Meldonium was banned on January 1, 2016 by the World Anti-Doping Agency. Maria Sharapova claimed she was taking the substance since 2006 and was not aware that the status of the drug had been changed. The ITF said while the violation of the rules by Sharapova was not intentional, but she is the sole author of her misfortune and bears sole responsibility for the contravention, and very significant fault, in failing to take any steps to check whether the continued use of this medicine was permissible.

Sharapova said she will “immediately appeal” in a Facebook post. The Russian tennis star said she cannot accept an unfairly harsh two-year suspension and remarked the tribunal, whose members were selected by the ITF, agreed that she did not do anything intentionally wrong, yet they seek to keep me from playing tennis for two years. The five-time Grand Slam champion added she will immediately appeal the suspension portion of this ruling to CAS, the Court of Arbitration for Sport.

In March, Sharapova was provisionally suspended after she announced at a Los Angeles press conference that she had failed a doping test for Meldonium in January.

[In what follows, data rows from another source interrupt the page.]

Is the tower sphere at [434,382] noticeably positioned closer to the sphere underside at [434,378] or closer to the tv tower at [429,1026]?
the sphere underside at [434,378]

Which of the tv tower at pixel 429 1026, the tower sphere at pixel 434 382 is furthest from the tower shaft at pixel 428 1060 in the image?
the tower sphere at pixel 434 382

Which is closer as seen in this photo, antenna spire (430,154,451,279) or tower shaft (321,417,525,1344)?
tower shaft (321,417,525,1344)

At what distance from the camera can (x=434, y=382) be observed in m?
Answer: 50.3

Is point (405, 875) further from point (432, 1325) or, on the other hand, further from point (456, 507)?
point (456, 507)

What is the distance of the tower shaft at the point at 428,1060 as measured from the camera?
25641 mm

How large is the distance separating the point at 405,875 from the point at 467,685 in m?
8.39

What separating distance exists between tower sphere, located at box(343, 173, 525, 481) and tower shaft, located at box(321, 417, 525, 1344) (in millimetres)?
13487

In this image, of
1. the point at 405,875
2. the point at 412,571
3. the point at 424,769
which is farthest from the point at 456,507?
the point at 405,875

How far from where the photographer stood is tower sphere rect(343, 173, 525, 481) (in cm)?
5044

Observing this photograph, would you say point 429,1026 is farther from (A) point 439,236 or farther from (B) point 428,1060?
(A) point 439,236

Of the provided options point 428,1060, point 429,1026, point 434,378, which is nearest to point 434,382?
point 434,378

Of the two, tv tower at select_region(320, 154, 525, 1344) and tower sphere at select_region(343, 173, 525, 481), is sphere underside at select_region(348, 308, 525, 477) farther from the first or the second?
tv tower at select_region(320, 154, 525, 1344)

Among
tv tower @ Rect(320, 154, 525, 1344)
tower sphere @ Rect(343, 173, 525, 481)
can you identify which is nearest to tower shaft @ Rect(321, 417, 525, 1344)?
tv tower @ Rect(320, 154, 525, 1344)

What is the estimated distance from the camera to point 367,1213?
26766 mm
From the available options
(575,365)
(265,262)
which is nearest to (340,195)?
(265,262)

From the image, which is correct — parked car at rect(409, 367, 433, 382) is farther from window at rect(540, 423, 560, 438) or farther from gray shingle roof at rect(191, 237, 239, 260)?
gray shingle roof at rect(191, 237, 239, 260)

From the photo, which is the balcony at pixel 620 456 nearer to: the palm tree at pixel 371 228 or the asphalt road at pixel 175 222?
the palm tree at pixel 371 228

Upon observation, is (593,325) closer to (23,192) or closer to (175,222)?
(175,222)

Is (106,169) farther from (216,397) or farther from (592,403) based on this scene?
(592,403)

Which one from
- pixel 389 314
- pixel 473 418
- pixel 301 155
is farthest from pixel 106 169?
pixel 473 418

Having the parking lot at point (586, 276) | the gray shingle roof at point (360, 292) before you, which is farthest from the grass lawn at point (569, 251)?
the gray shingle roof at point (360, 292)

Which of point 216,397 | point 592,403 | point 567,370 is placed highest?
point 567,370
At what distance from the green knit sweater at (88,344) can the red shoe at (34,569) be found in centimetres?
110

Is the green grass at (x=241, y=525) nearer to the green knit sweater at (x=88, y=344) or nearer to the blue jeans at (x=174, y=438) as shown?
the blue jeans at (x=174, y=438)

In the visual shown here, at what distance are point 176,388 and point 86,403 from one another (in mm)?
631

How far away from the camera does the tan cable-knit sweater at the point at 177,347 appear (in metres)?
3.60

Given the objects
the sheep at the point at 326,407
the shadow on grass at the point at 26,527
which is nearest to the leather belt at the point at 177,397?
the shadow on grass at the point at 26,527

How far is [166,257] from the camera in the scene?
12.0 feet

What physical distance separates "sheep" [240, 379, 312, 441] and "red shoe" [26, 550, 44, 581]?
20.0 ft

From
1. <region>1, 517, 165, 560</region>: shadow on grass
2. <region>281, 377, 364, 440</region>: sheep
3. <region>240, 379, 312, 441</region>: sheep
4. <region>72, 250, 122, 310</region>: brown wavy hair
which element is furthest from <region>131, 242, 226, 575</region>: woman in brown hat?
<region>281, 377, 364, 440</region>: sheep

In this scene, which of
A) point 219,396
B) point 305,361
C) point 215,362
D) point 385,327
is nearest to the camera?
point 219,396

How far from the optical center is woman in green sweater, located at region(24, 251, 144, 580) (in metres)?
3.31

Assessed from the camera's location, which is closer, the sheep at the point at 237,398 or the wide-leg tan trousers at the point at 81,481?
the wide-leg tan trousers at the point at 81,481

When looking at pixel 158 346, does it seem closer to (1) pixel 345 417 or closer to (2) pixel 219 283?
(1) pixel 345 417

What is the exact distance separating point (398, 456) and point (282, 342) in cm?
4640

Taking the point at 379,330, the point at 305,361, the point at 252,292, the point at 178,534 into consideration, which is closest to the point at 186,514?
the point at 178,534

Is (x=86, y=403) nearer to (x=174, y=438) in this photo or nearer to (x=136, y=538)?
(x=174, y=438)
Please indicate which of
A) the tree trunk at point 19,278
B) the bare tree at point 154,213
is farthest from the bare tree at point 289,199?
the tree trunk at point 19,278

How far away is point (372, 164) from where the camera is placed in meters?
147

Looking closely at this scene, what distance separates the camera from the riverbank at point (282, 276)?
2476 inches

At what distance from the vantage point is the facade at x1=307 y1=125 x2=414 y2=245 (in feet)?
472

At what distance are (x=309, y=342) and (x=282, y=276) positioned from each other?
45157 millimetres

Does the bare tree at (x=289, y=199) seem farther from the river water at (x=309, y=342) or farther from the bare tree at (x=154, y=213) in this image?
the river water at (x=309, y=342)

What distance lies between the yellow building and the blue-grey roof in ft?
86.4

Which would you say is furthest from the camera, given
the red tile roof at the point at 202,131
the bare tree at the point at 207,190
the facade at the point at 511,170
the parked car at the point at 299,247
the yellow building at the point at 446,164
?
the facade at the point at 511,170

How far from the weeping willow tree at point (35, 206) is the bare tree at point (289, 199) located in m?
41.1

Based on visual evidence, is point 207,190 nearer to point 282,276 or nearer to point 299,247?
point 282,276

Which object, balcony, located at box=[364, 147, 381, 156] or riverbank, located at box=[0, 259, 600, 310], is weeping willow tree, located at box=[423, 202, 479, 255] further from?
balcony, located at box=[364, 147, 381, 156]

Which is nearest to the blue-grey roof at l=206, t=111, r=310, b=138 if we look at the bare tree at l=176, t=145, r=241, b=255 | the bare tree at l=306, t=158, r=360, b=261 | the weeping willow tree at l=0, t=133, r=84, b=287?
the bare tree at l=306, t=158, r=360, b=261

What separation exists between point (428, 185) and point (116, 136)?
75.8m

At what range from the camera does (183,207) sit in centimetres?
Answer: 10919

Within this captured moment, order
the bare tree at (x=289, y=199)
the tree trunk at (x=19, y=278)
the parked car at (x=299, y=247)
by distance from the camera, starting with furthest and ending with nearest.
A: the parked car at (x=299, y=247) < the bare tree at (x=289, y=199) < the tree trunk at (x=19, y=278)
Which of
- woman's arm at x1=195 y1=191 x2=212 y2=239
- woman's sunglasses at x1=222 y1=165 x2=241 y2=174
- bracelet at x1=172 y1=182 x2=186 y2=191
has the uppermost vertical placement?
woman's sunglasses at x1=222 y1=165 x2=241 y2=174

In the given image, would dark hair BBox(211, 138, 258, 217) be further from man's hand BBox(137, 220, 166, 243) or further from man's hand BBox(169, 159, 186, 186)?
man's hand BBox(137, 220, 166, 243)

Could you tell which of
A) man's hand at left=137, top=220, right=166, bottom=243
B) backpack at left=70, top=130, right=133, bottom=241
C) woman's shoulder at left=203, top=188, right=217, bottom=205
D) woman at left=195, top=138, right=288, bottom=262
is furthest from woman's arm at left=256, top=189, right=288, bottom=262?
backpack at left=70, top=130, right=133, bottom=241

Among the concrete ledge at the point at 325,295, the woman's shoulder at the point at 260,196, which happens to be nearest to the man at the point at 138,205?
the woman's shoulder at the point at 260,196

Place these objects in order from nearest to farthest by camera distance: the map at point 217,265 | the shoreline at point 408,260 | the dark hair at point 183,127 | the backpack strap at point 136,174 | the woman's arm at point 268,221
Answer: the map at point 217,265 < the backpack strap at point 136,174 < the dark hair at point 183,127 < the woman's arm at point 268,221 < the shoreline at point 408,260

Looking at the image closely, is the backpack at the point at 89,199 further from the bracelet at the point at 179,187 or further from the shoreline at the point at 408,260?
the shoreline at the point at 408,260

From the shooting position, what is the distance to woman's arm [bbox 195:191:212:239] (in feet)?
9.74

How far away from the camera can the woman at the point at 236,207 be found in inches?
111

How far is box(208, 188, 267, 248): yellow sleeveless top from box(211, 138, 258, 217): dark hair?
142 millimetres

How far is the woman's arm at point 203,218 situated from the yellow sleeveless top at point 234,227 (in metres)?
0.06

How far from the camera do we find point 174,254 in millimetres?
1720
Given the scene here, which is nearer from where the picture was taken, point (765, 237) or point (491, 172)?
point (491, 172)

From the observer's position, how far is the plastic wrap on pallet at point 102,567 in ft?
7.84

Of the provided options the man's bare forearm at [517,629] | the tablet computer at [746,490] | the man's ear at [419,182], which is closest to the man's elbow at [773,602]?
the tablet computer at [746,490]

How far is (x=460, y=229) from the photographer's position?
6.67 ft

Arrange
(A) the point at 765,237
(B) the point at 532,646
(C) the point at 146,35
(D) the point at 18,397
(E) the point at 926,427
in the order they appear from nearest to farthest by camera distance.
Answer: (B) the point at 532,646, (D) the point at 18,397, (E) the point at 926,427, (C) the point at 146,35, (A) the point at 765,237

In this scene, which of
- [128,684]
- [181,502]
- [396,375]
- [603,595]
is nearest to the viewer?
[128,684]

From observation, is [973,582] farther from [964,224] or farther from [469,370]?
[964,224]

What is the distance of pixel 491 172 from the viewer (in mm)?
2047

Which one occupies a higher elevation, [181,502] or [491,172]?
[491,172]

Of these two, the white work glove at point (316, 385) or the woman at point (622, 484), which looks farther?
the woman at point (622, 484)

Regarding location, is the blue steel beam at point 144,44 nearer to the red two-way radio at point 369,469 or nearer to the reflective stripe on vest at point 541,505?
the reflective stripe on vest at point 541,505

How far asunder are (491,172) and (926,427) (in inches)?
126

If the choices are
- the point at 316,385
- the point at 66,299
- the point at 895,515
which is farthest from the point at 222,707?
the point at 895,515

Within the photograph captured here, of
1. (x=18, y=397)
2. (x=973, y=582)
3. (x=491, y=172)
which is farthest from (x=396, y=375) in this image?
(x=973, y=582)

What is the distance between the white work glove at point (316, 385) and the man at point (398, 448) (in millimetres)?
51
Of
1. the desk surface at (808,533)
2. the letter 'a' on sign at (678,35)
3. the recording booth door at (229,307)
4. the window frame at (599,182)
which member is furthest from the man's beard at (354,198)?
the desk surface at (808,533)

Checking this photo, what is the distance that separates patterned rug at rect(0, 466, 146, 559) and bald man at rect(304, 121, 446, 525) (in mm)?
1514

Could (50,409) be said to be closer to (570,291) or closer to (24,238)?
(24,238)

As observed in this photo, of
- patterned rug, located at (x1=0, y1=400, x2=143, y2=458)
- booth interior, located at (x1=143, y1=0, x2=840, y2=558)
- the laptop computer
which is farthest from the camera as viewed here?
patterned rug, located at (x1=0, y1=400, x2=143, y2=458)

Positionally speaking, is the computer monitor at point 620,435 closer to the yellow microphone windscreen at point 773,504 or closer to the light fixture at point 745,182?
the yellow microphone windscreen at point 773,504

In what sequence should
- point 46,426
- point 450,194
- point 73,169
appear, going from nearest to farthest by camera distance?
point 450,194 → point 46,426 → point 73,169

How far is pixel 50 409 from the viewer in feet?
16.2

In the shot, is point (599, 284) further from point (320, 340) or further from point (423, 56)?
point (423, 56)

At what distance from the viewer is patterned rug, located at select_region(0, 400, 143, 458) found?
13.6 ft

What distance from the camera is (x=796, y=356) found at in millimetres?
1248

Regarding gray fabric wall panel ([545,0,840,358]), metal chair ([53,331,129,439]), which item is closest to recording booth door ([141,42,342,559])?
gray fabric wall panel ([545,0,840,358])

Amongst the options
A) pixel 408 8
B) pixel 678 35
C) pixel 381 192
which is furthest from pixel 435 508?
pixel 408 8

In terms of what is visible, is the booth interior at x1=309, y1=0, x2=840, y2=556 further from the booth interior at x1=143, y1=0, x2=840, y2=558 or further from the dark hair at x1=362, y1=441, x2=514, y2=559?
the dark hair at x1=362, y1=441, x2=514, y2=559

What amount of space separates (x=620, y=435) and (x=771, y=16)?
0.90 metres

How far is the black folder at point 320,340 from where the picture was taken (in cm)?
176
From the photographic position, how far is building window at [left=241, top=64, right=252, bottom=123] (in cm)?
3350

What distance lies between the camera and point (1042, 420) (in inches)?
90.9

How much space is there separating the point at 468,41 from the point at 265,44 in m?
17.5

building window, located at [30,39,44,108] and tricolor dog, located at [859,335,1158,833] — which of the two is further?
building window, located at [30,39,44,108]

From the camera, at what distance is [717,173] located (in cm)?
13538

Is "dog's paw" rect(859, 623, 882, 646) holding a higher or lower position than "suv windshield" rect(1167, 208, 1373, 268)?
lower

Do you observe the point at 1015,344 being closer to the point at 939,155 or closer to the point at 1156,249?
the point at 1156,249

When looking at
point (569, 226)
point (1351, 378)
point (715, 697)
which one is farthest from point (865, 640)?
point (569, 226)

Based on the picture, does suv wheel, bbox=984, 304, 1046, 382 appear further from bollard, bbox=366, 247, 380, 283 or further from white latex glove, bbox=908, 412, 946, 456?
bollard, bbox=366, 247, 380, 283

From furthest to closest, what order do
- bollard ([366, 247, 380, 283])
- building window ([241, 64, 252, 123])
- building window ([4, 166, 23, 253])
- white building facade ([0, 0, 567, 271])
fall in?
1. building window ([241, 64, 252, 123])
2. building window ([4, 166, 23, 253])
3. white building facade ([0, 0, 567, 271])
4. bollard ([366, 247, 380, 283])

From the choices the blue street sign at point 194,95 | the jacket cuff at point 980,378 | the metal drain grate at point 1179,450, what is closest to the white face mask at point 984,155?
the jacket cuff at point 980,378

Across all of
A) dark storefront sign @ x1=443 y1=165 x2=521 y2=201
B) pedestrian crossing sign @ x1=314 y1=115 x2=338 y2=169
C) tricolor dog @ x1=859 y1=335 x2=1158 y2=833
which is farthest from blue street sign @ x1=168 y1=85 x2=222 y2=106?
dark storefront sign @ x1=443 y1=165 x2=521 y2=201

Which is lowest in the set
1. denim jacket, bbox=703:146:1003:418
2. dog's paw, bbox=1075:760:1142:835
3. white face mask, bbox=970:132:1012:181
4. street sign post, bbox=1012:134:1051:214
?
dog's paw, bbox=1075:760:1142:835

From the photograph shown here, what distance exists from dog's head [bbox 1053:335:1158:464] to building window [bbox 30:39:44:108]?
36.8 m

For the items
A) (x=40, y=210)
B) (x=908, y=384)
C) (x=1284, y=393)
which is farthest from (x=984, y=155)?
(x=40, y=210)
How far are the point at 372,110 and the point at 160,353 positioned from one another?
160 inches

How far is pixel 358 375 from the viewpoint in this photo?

The tennis star however did not mention that she also failed an out-of-competition test for the same drug in February, which was highlighted by the ITF panel’s 33-page ruling.

The ruling says the manner of its use, on match days and when undertaking intensive training, is only consistent with an intention to boost her energy levels. The ITF panel also said it may be that she genuinely believed that Mildronate had some general beneficial effect on her health but the manner in which the medication was taken, its concealment from the anti-doping authorities, her failure to disclose it even to her own team, and the lack of any medical justification must inevitably lead to the conclusion that she took Mildronate for the purpose of enhancing her performance. It was further found by the panel that only her father and her manager, Max Eisenbud of IMG, knew she was taking the drug then.

The ITF panel also discovered that Maria Sharapova also did not note her use of Mildronate on any of the seven doping control forms she turned in from October 22, 2014, to January 26, 2016. The decision said she must have known that taking a medication before a match, particularly one not currently prescribed by a doctor, was of considerable significance and it was further added this was a deliberate decision, not a mistake. The ITF panel also ruled keeping her Meldonium use from her team and anti-doping authorities constituted a very serious breach of her duty to comply with the rules.

Meanwhile, Russian Tennis Federation president Shamil Tarpishchev has remarked Ekaterina Makarova would take the spot of Maria Sharapova on the country’s Summer Games roster.